The main feature of all this is a sense of urgency, of action and a determination to fix things. After all, the children have only one chance at education and we owe it to them to do the right thing.
The 2016 Education and Adoption Act has changed all that. Now the government has provided the solution to all our problems, the panacea of all ills. The Regional Schools Commissioner will, at some point in the future known only to him or her, issue an academy order. An academy sponsor will be found who will take the school into a multi-academy trust.
In our case, I am expecting this process to take over a year. This is the pattern I have seen in other schools in similar circumstances. I have no objection to this course of action, but the academy sector does not exactly have a brilliant track record of improving schools in trouble. We therefore live in hope that one of the better sponsors can be found who will improve the school.
My real concern however, is what happens in the meantime. We will have no Section 8 inspections, very little help from a local authority stripped of resources, no task group, no sense of urgency, and no additional governors unless we can find them ourselves.
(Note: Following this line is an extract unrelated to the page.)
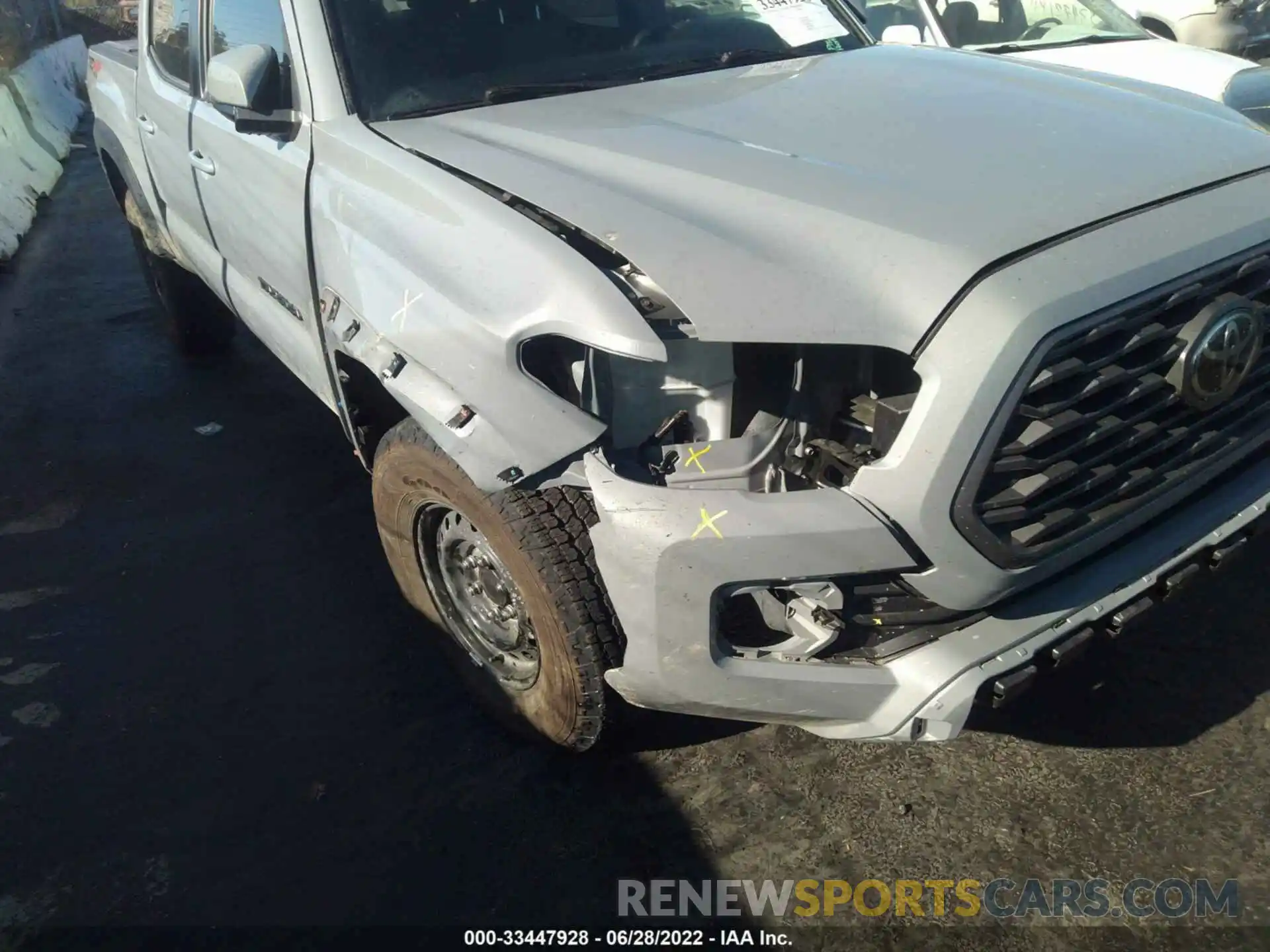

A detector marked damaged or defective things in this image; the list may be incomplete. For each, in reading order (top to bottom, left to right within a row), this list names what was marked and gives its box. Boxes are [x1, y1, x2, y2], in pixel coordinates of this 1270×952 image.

damaged hood [376, 42, 1270, 352]
broken fog light [720, 576, 990, 658]
bent bumper [587, 450, 1270, 740]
The politicians of course will simply brush these problems off with an assertion that the academy sponsor will resolve everything. In the meantime the children in our school have been abandoned.
They are dependent on us – our hard working governors and acting headteacher – to do what we can over the next year to help them learn, with very little external support and nothing like the determination and urgency for rapid improvement that once was the watchword in circumstances like ours.
I have no problem in principle with schools becoming academies, although I do see a real slow down in numbers of schools converting. However, government ministers are delusional if they think the new arrangements are better than before, providing better education and a better future for our children who deserve so much more.